**** AVAILABLE DATA ****

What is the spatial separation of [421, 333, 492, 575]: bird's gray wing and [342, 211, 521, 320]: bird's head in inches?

****
**** AVAILABLE DATA ****

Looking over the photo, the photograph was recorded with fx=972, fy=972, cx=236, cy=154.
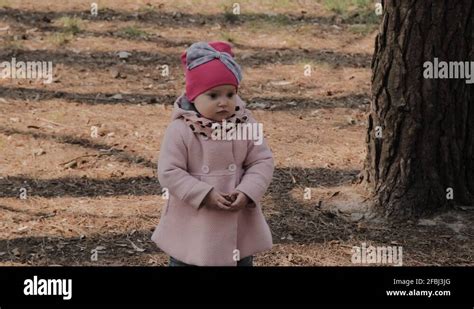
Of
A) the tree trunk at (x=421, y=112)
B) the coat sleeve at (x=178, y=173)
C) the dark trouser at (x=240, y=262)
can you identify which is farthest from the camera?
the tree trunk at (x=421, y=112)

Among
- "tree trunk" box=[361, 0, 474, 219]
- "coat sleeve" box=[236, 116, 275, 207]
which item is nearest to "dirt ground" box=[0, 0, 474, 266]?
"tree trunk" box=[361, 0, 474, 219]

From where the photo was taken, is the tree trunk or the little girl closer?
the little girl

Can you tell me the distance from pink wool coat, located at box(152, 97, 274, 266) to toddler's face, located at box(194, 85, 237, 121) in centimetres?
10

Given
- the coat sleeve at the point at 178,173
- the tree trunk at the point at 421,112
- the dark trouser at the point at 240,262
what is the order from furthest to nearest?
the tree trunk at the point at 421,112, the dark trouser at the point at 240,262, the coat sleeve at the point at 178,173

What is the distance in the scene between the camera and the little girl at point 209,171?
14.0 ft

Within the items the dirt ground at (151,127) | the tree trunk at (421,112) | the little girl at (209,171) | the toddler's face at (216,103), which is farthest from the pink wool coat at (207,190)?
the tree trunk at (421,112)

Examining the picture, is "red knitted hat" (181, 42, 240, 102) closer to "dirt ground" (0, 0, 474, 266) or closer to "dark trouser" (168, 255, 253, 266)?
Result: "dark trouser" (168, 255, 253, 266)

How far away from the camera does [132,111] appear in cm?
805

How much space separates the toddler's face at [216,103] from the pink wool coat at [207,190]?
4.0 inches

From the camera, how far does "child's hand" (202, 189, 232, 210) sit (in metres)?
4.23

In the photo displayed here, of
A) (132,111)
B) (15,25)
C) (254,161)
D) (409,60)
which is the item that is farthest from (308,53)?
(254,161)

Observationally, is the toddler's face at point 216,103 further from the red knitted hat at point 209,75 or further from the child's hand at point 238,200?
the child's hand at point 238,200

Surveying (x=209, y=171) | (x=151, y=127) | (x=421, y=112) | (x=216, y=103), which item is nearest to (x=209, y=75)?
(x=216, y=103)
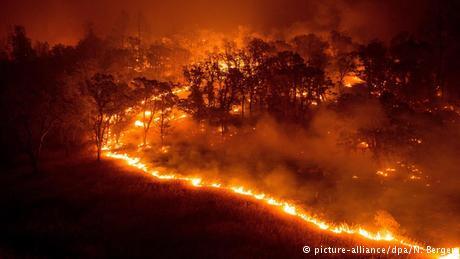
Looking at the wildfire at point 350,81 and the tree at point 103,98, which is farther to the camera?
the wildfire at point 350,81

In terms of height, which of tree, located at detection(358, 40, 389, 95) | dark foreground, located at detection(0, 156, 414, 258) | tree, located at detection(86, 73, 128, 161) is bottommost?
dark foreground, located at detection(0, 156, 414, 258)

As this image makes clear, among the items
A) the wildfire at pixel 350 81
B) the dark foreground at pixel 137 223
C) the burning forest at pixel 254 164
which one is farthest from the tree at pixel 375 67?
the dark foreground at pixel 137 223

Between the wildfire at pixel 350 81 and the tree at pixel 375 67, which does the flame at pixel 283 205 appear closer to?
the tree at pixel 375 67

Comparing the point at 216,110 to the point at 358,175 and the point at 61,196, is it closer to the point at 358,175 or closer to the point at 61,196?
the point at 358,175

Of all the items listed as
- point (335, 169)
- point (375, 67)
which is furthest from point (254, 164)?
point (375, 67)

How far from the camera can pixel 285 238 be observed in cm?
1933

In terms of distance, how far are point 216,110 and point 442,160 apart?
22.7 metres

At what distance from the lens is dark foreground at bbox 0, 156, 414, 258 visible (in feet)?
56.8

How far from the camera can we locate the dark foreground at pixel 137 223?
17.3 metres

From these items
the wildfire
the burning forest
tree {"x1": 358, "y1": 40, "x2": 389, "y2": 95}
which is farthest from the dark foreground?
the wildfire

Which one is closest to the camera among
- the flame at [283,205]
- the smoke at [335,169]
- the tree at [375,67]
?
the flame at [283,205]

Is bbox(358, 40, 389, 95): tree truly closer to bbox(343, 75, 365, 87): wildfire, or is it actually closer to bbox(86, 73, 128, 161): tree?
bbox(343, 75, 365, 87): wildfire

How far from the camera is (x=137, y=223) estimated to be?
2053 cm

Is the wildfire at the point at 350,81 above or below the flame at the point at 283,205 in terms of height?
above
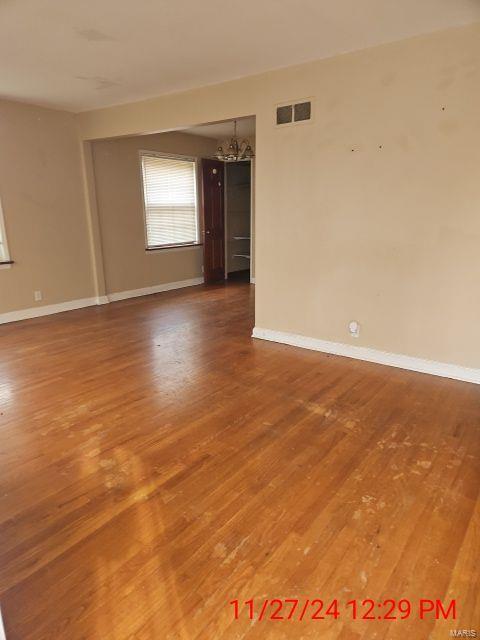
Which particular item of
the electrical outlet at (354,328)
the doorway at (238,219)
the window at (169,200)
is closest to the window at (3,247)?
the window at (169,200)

****

Copy the data above word for word, starting at the line that contains "Between the wildfire" and continuing up to and including the line that contains "17.3 metres".

Between the wildfire at pixel 350 81 and the tree at pixel 375 67, which does the flame at pixel 283 205 appear closer to?
the tree at pixel 375 67

Comparing the point at 216,110 to the point at 358,175 and the point at 61,196, is it closer to the point at 358,175 or closer to the point at 61,196?
the point at 358,175

Of all the items listed as
- point (335, 169)
- point (375, 67)
which is furthest from point (254, 164)?
point (375, 67)

How far from the camera can pixel 285 238 be observed in cm?
1933

In terms of distance, how far are point 216,110 and point 442,160 apart?
22.7 metres

At what distance from the lens is dark foreground at bbox 0, 156, 414, 258 visible (in feet)?
56.8

How far from the camera can we locate the dark foreground at pixel 137 223?
17.3 metres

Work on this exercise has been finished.